Measures to reduce the maximum detention time from 72 hours to 24 hours are welcome. However, I would even question the 24-hour limit, which I think is linked to Police and Criminal Evidence Act 1984 regulations. These people are not criminals, so why do we have to use the same time limit? Guidance for commissioners from the Royal College of Psychiatrists on section 136 says an assessment should be made within three hours. In Committee, we should try to reduce the time limit down to a maximum of three hours. I am not criticising civil servants for drafting the provisions thinking they would fit in with the PACE regulations, but the inference of criminality stigmatises people who are clearly not criminals.
The chair of the Health Committee, the hon. Member for Totnes (Dr Wollaston) raised the issue of when the 24-hour period starts. Does it start from when the person is detained in a police van or police car, or does it start when they arrive at the place of safety? This could make a big difference if people are being transported long distances to a place of safety. These issues need to be considered.
The issue of health service advocacy is completely missing in the Bill and needs to be addressed. Under the Mental Health Act 1983, there is provision for independent advocates for people with mental health issues. There are some exceptions, however, one of which happens to be the place of safety under sections 135 and 136 of the
1983 Act. People need advocacy and I would like some provision in the Bill to allow access to it. People in crisis will not be in a position to argue for their rights or to ensure they make the right decisions. The idea that advocacy is an exception rather than mandatory under the Act again puts pressure on statutory services to take it seriously.

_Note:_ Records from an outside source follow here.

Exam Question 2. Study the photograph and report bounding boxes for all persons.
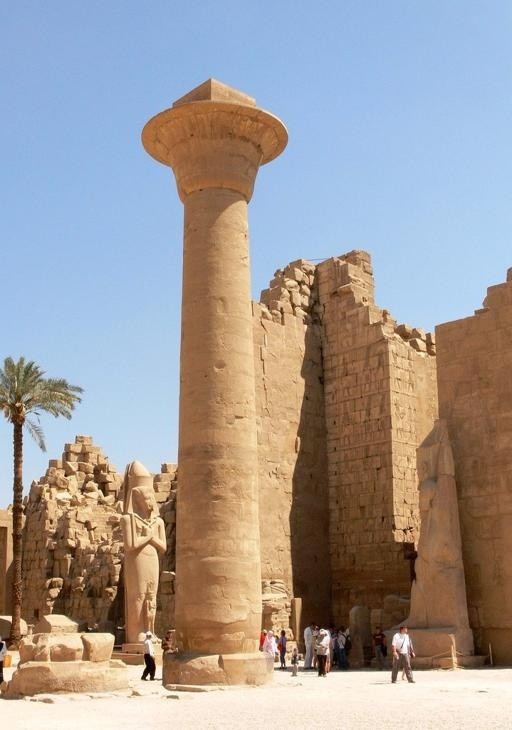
[391,626,416,683]
[161,632,171,651]
[141,632,156,680]
[0,635,8,685]
[372,626,386,668]
[262,622,351,677]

I do not want to be churlish. I recognise that the Government are trying to move forward and I welcome what is being proposed, but the practical implications perhaps need to be considered in Committee. Alongside that consideration, we need a debate about what is a place of safety. In some cases it will be a bed, but the hon. Member for Broxbourne has other examples of places of safety run by charities and others. Unless the provisions in the Bill are implemented alongside changes to the health service and the voluntary sector, the issue, which is perceived to be a problem, will be placed unfairly back on to the police. We need to ensure the two are linked up. I hear what the Government say about £15 million being made available, but that is a drop in the ocean compared with the problems we face. We need to ensure that local commissioners work with the emergency services and others when commissioning local services. This is not just about beds. I am coming around to what the hon. Member for Broxbourne said as perhaps more appropriate.